- [TASK INSTRUCTIONS]: Write out the listing in full, matching it word for word.
▽
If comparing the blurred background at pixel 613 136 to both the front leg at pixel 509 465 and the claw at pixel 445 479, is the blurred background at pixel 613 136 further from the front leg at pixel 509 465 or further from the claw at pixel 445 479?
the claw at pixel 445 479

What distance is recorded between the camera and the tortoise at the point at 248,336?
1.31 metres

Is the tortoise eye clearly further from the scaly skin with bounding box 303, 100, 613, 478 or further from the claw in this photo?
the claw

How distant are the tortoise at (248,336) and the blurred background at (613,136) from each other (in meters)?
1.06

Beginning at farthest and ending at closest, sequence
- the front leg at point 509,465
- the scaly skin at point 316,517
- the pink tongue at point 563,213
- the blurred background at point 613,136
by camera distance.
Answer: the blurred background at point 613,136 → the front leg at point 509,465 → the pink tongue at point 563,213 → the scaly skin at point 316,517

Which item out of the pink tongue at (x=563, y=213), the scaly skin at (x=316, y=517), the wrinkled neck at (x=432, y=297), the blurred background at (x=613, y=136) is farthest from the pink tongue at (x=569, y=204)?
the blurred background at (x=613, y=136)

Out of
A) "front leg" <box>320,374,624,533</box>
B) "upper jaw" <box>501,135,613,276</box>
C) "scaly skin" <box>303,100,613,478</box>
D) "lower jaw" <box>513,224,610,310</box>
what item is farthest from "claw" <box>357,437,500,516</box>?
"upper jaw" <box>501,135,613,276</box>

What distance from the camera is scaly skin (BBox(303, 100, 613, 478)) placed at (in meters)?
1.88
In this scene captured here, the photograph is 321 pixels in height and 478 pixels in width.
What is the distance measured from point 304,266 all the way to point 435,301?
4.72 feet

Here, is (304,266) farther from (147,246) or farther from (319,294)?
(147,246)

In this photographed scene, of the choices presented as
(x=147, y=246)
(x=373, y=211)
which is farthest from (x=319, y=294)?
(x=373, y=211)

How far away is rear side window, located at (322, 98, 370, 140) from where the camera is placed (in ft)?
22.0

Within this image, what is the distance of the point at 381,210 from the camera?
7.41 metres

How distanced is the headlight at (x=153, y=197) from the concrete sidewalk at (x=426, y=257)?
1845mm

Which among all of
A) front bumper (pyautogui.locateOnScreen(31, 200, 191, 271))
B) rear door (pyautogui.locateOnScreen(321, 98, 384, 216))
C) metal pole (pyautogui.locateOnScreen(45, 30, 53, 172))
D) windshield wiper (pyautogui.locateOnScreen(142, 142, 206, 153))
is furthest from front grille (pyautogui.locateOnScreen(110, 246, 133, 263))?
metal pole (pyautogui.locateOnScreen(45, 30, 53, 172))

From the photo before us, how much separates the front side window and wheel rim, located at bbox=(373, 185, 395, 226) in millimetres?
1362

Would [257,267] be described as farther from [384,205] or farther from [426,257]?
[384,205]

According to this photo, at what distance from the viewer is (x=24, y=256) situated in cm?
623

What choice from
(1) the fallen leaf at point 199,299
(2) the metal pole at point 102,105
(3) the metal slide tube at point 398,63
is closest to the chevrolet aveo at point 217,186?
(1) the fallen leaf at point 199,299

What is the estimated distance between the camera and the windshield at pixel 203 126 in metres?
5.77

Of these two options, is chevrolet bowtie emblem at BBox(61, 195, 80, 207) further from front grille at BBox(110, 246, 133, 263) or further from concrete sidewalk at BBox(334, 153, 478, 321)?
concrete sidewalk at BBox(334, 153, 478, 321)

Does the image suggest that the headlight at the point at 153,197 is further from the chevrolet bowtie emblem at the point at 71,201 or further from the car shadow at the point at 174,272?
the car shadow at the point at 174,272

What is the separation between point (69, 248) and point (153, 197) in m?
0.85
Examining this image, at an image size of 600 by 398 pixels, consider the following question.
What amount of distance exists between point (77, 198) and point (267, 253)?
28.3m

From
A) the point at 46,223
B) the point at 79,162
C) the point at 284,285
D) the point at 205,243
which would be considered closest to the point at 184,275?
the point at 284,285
△
- [THE SOLUTION]:
If comparing the blurred background at pixel 613 136 to both the front leg at pixel 509 465 and the claw at pixel 445 479, is the blurred background at pixel 613 136 further from the front leg at pixel 509 465 or further from the claw at pixel 445 479?
the claw at pixel 445 479

What distance is recorded between the camera and the tortoise at the point at 248,336?
1.31 metres

Is the tortoise eye clearly further from the scaly skin with bounding box 303, 100, 613, 478 or further from the claw in this photo?
the claw

How distant are the tortoise at (248,336) and the blurred background at (613,136) from each other (in meters)?
1.06

Beginning at farthest and ending at closest, sequence
- the front leg at point 509,465
- the scaly skin at point 316,517
- the pink tongue at point 563,213
- the blurred background at point 613,136
by camera distance.
Answer: the blurred background at point 613,136 → the front leg at point 509,465 → the pink tongue at point 563,213 → the scaly skin at point 316,517

Which item out of the pink tongue at (x=563, y=213), the scaly skin at (x=316, y=517), the wrinkled neck at (x=432, y=297), the blurred background at (x=613, y=136) is farthest from the pink tongue at (x=569, y=204)?
the blurred background at (x=613, y=136)

Out of
A) "front leg" <box>320,374,624,533</box>
B) "upper jaw" <box>501,135,613,276</box>
C) "scaly skin" <box>303,100,613,478</box>
D) "lower jaw" <box>513,224,610,310</box>
what item is farthest from "claw" <box>357,437,500,516</box>?
"upper jaw" <box>501,135,613,276</box>

What distance from the camera is scaly skin (BBox(303, 100, 613, 478)) placed at (in meters)?
1.88
In this scene captured here, the photograph is 321 pixels in height and 478 pixels in width.
What is the distance measured from point 304,266 all the way to point 435,301?
4.72 feet

Here, is (304,266) farther from (147,246) or farther from (319,294)?
(147,246)

In this photographed scene, of the choices presented as
(x=147, y=246)
(x=373, y=211)
which is farthest from (x=319, y=294)?
(x=373, y=211)

How far away is rear side window, located at (322, 98, 370, 140) from where the camera is placed (in ft)?
22.0

Within this image, what is the distance of the point at 381,210 from the camera?
7.41 metres

How distanced is the headlight at (x=153, y=197) from the concrete sidewalk at (x=426, y=257)?
1845mm

Which among all of
A) front bumper (pyautogui.locateOnScreen(31, 200, 191, 271))
B) rear door (pyautogui.locateOnScreen(321, 98, 384, 216))
C) metal pole (pyautogui.locateOnScreen(45, 30, 53, 172))
D) windshield wiper (pyautogui.locateOnScreen(142, 142, 206, 153))
is furthest from front grille (pyautogui.locateOnScreen(110, 246, 133, 263))?
metal pole (pyautogui.locateOnScreen(45, 30, 53, 172))

From the photo before us, how much separates the front side window and wheel rim, located at bbox=(373, 185, 395, 226) in millimetres?
1362

Would [257,267] be described as farther from [384,205] or farther from [426,257]?
[384,205]

According to this photo, at what distance from the viewer is (x=24, y=256) situated in cm?
623

What choice from
(1) the fallen leaf at point 199,299
(2) the metal pole at point 102,105
(3) the metal slide tube at point 398,63
is closest to the chevrolet aveo at point 217,186?
(1) the fallen leaf at point 199,299

What is the estimated distance between the camera and the windshield at pixel 203 126 in metres?
5.77

Of these two options, is chevrolet bowtie emblem at BBox(61, 195, 80, 207) further from front grille at BBox(110, 246, 133, 263) or further from concrete sidewalk at BBox(334, 153, 478, 321)?
concrete sidewalk at BBox(334, 153, 478, 321)

Does the image suggest that the headlight at the point at 153,197 is further from the chevrolet bowtie emblem at the point at 71,201 or further from the car shadow at the point at 174,272?
the car shadow at the point at 174,272

What is the separation between point (69, 248) and point (153, 197) in m?
0.85
Examining this image, at an image size of 600 by 398 pixels, consider the following question.
What amount of distance exists between point (77, 198) and point (267, 253)?
28.3m

From
A) the point at 46,223
B) the point at 79,162
C) the point at 284,285
D) the point at 205,243
which would be considered closest to the point at 184,275?
the point at 284,285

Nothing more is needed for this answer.